Nine months ago Nick Clegg made his Leader’s speech to Conference in front of a backdrop featuring wind turbines. There followed months of speculation about the relationship between Lib Dem Energy Secretary Edward Davey and his junior Minister John Hayes, until the latter was moved. So were Clegg and Davey right to be so forthright in support? New polling numbers suggest so, despite what certain fossilised parts of the media would have us believe.
Over the last year there’s been a slew of opinion polls showing strong support for wind – as Davey said to the Parliamentary Renewable and Sustainable Energy Group regarding onshore wind: “I wouldn’t mind having a two thirds majority” – however, some still seemed to feel that backing wind would cost them votes.
If any politician is in doubt about the public’s undiminished appetite for wind energy, may I politely point them in the direction of fresh independent research by ComRes which shows that local and national candidates who support of wind energy are more likely to gain votes.
More than a third of voters in local elections (34%) said they would be more likely to back a candidate who publicly supports building wind farms. Only 24% would be less likely to do so. 36% said it made no difference either way, and 7% didn’t know. So attempts by some Tories and UKIP to characterise opposition to wind energy as a key issue simply don’t resonate with more than three-quarters of voters in local elections.
For those Lib Dem candidates the impact is clear – 41% of Lib Dem voters more likely to support a pro-wind candidate and just 25% less likely, but it’s true across the political divide as well that people like candidates to be pro-wind. More Conservative voters (33%) said they’d be more likely to support a pro-wind farm candidate than those who said they’d be less likely to do so (31%). Just over a third (34%) said it would make no difference. And nearly a quarter of UKIP voters (23%) say they would be more likely to support a candidate who advocates building wind farms – and a further 29% said it would make no difference (plus 3% didn’t know). So within Mr Farage’s own party, less than half his supporters (45%) said they’d be less likely to vote for a pro-wind candidate.
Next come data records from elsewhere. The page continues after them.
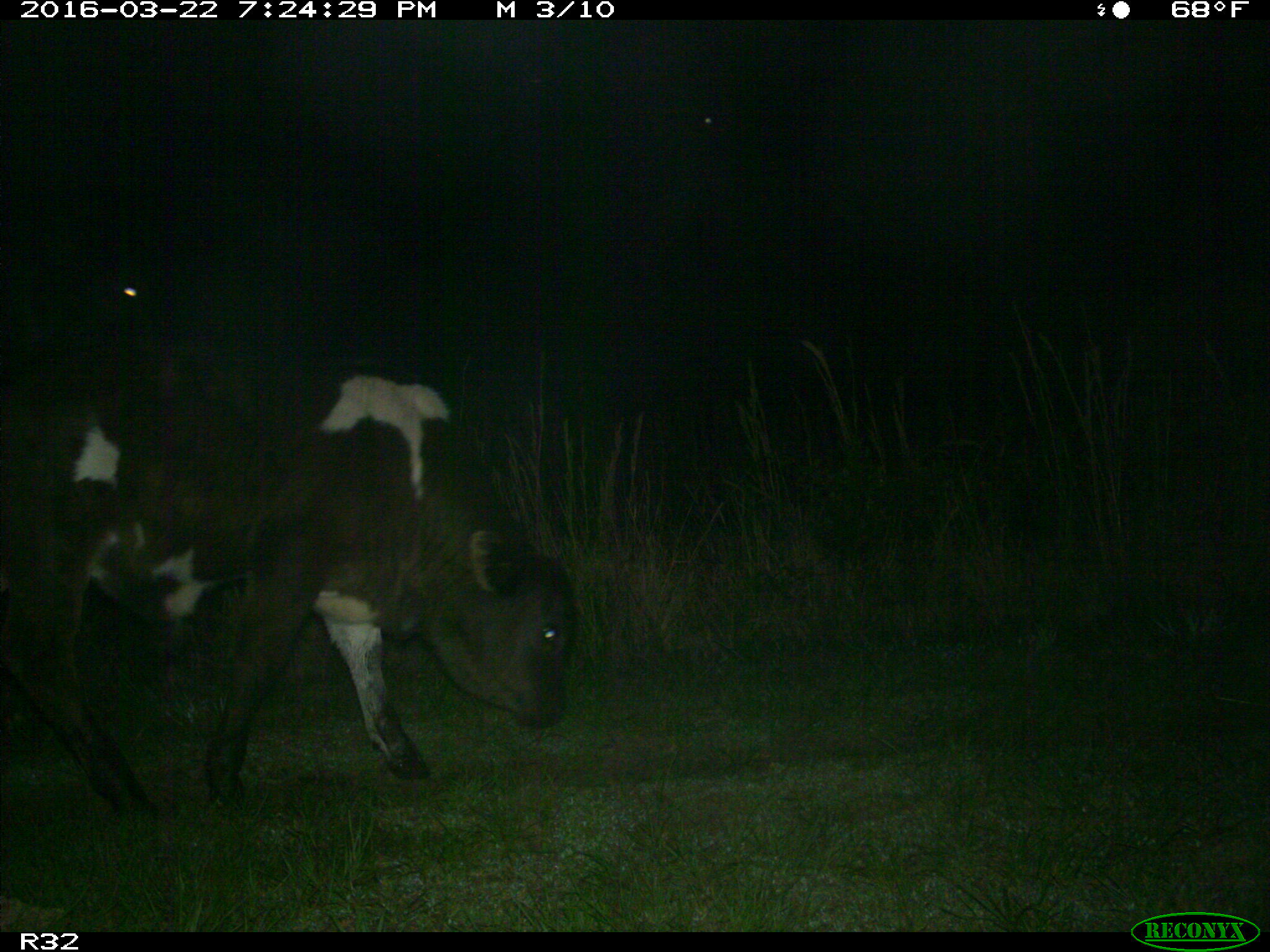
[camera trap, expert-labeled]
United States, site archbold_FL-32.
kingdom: Animalia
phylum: Chordata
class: Mammalia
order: Artiodactyla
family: Bovidae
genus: Bos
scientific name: Bos taurus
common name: domestic cow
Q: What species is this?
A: Bos taurus (domestic cow).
Of course there’s now a General Election to prepare for, and battles over key regions and voter groups. Looking at the impact of a national political party coming out against wind, nearly half of Lib Dem voters would be turned off, compared to 28% who would be more likely to vote for them. Look at the South-West and you see 39% of voters would be put off by parties that taken an anti-wind stance as opposed to just 23% who would welcome it. And with a continued focus on women’s voters we see that 30% would be less likely to vote for an anti-wind party – compared to 22% more likely to. A quarter of all Conservative voters said they would shy away from a candidate who opposed wind energy. Amongst UKIP voters the numbers are even higher, with 29% of those who supported them in 2010 saying they would actually be less likely to back a national party opposing wind. Perhaps the archetypal man in the pub who Nigel Farage claims to speak for should have a word in his ear and set him right. Perhaps the media will start to report “Shock news – UKIP supporters love wind farms”.
Another telling finding within the ComRes poll is that contrary to the coverage in some of those organs of the press, most people aren’t actually going eye-poppingly apoplectic with rage over the issue of generating clean electricity from a natural resource. The views of local candidates on the council tax and building affordable housing, and the stance taken by national candidates on the EU, immigration and reforming school exams, all had a much greater bigger impact. So despite the anti-wind rhetoric from some politicians, ordinary people care much more about other issues.
Bearing all of the above in mind, it might be useful for the wide range of participants in the wind energy debate to recognise that supporters can be found in all parties, and the vociferous opponents don’t speak for the majority. And they don’t even speak for the man in the pub.
* Jennifer Webber is Director of External Affairs at RenewableUK, the trade and professional body representing the wind, wave and tidal energy industries.